## Seçilen Metin
Logo

2. Hukuk Dairesi2022/9282 E. 2023/102 K.

Yapay Zeka Özeti

Uyuşmazlık: Boşanma davasında tarafların kusur oranları, kadın yararına hükmedilen yoksulluk nafakası ve tazminat miktarının yerinde olup olmadığı hususunda uyuşmazlık bulunmaktadır.

Gerekçe ve Sonuç: Davalı kadının yoksulluk nafakası talebinde bulunmaması ve tazminat miktarının düşük belirlenmesi nedeniyle, Bölge Adliye Mahkemesi kararının yoksulluk nafakası ve tazminat miktarı yönünden bozulmasına, diğer yönlerden onanmasına karar verilmiştir.

Karar Metni

"İçtihat Metni"

MAHKEMESİ : ... Bölge Adliye Mahkemesi 11. Hukuk Dairesi

Taraflar arasındaki boşanma davasından dolayı yapılan yargılama sonunda İlk Derece Mahkemesince davanın kabulüne karar verilmiştir.

Kararın davalı kadın vekili tarafından istinaf edilmesi üzerine, Bölge Adliye Mahkemesince başvurunun kısmen kabulü ile İlk Derece Mahkemesi kararının kısmen kaldırılarak yeniden esas hakkında hüküm kurulmasına karar verilmiştir.

Bölge Adliye Mahkemesi kararı her iki taraf vekili tarafından temyiz edilmekle; kesinlik, süre, temyiz şartı ve diğer usul eksiklikleri yönünden yapılan ön inceleme sonucunda, temyiz dilekçelerinin kabulüne karar verildikten ve Tetkik Hâkimi tarafından hazırlanan rapor dinlendikten sonra dosyadaki belgeler incelenip gereği düşünüldü:

I. DAVA

Davacı erkek vekili dava dilekçesinde özetle; tarafların 1996 yılında görücü usulü ile evlendiklerini, bu evliliklerinden müşterek altı çocuklarının olduğunu, davalının evlilik birliğinin gerektirdiği yükümlülükleri yerine getirmediğini, geçimsiz, kavgacı ve sorumsuz davranışlarında bulunduğunu, dağınık ve bakımsız olduğunu, aile evini sürekli terk ettiğini, küfürlü konuştuğunu, savurgan davrandığını, yatağını ayırdığını, çocukları müvekkiline karşı kışkırttığını belirterek tarafların 4721 sayılı Türk Medeni Kanunu'nun (4721 sayılı Kanun) 166 ncı maddesinin birinci fıkrası uyarınca boşanmalarına, yargılama giderleri ve vekâlet ücretinin davalı tarafa yükletilmesine karar verilmesini talep ve dava etmiştir.

## Görev 1
Boşanma kararına göre aşağıdaki soruları yanıtlayın:
(a) Davacı erkek vekiline göre taraflar hangi yılda ve hangi usulle evlenmiştir?
(b) İlk Derece Mahkemesinin kararını kim istinaf etmiştir?
(c) Bölge Adliye Mahkemesi kararını kim temyiz etmiştir?
## Görev 2
Boşanma kararını kaldığı yerden sürdürün.

Bir veri bloğu
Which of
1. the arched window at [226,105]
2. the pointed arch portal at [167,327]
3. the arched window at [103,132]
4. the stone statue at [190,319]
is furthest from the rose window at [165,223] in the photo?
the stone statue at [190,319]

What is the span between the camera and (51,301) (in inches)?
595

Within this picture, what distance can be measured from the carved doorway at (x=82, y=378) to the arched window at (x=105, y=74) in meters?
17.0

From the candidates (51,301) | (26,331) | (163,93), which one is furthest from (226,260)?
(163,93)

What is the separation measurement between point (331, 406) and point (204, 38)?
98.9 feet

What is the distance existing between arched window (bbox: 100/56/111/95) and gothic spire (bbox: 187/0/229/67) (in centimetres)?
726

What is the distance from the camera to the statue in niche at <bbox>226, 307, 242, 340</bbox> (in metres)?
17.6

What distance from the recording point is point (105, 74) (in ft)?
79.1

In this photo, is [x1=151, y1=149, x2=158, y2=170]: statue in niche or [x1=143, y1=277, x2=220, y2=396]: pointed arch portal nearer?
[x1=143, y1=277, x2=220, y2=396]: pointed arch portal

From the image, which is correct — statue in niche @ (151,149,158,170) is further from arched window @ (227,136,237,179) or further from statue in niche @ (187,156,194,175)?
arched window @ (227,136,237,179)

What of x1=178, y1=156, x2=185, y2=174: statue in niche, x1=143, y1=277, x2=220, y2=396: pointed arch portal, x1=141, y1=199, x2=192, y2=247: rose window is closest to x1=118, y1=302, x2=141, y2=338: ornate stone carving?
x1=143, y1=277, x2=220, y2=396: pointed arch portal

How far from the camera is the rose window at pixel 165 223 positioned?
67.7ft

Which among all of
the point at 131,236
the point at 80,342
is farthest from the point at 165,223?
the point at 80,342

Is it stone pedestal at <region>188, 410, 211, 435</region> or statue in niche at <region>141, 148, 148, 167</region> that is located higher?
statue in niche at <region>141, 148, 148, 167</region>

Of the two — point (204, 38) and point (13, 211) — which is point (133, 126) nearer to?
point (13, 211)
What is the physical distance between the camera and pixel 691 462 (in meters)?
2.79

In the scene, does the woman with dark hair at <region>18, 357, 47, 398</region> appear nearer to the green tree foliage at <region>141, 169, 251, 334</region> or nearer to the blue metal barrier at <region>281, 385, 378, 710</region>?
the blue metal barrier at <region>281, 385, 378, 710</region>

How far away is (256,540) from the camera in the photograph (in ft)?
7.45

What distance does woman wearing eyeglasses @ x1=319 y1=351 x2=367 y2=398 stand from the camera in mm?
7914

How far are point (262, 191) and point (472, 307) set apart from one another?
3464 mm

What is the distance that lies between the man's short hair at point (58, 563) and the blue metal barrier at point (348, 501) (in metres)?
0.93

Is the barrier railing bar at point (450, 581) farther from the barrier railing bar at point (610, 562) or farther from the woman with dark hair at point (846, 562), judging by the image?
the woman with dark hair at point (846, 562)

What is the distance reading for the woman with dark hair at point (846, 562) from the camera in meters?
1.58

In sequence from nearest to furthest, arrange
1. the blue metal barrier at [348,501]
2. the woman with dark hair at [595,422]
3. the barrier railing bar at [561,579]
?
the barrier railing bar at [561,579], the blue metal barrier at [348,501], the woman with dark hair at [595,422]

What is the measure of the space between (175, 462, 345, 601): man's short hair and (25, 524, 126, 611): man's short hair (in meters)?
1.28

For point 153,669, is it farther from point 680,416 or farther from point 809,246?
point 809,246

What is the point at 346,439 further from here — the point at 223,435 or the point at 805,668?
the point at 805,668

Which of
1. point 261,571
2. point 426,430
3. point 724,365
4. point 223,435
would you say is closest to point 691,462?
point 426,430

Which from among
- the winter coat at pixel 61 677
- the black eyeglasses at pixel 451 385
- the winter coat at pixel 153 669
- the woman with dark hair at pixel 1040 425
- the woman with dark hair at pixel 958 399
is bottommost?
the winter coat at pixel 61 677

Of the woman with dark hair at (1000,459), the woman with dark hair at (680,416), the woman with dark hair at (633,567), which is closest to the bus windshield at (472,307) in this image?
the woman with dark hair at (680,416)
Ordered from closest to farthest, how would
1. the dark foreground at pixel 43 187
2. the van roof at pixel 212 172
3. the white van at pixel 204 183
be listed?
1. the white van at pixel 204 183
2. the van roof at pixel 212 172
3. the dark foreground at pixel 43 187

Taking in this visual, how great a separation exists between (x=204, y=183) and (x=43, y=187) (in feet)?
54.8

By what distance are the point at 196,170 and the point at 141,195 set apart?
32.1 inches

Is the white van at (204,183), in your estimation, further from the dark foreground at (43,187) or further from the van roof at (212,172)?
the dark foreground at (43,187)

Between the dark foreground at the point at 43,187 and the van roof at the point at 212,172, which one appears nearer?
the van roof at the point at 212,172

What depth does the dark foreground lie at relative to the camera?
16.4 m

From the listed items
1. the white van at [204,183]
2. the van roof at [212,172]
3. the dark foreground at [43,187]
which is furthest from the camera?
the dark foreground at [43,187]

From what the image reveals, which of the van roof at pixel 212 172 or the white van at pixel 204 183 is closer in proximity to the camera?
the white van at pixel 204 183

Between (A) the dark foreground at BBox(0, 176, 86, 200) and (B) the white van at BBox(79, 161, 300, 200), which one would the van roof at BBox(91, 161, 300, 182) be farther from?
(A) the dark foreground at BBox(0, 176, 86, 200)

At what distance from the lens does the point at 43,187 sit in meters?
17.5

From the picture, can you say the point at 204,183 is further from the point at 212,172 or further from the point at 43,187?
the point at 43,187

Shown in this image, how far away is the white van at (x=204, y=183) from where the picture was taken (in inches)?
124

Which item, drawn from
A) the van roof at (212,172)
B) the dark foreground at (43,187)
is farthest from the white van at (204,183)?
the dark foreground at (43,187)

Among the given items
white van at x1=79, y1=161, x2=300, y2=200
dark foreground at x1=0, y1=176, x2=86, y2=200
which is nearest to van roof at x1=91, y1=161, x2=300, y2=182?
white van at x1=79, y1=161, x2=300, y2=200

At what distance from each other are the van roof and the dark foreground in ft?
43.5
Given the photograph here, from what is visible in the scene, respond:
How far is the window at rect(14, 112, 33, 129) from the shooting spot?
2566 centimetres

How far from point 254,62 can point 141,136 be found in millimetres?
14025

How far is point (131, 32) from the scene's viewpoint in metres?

## Yazılı Yanıt 1
(a) 1996 yılında, görücü usulü ile.
(b) Davalı kadın vekili.
(c) Her iki taraf vekili.

## Yazılı Yanıt 2
II. CEVAP

Davalı kadın vekili süresinde sunduğu cevap dilekçesinde özetle; dava dilekçesindeki iddiaların hiçbirini kabul etmediklerini, davacının başka bir kadınla birlikte yaşadığını, birlikte yaşadığı bu kadın ile evlenebilmek için davalı müvekkilinden boşanmak istediğini, müşterek çocuklardan üçünün davalı müvekkili ile birlikte yaşadığını, müvekkilinin maddî yönden zorluk çektiğini, davacının durumu iyi olmasına rağmen ailesine maddî destek sağlamadığını, birlik görevlerini yapmadığını belirterek açılan davanın reddine, müvekkili ile birlikte yaşayan ve ergin olmayan müşterek çocukların her biri için aylık 1.500,00'er TL iştirak nafakasına, müvekkili için aylık 1.500,00 TL tedbir nafakasına, şayet boşanmaya karar verilir ise müvekkili lehine 500.000,00 TL maddî, 500.000,00 TL de manevî tazminata karar verilmesini talep ve beyan etmiştir.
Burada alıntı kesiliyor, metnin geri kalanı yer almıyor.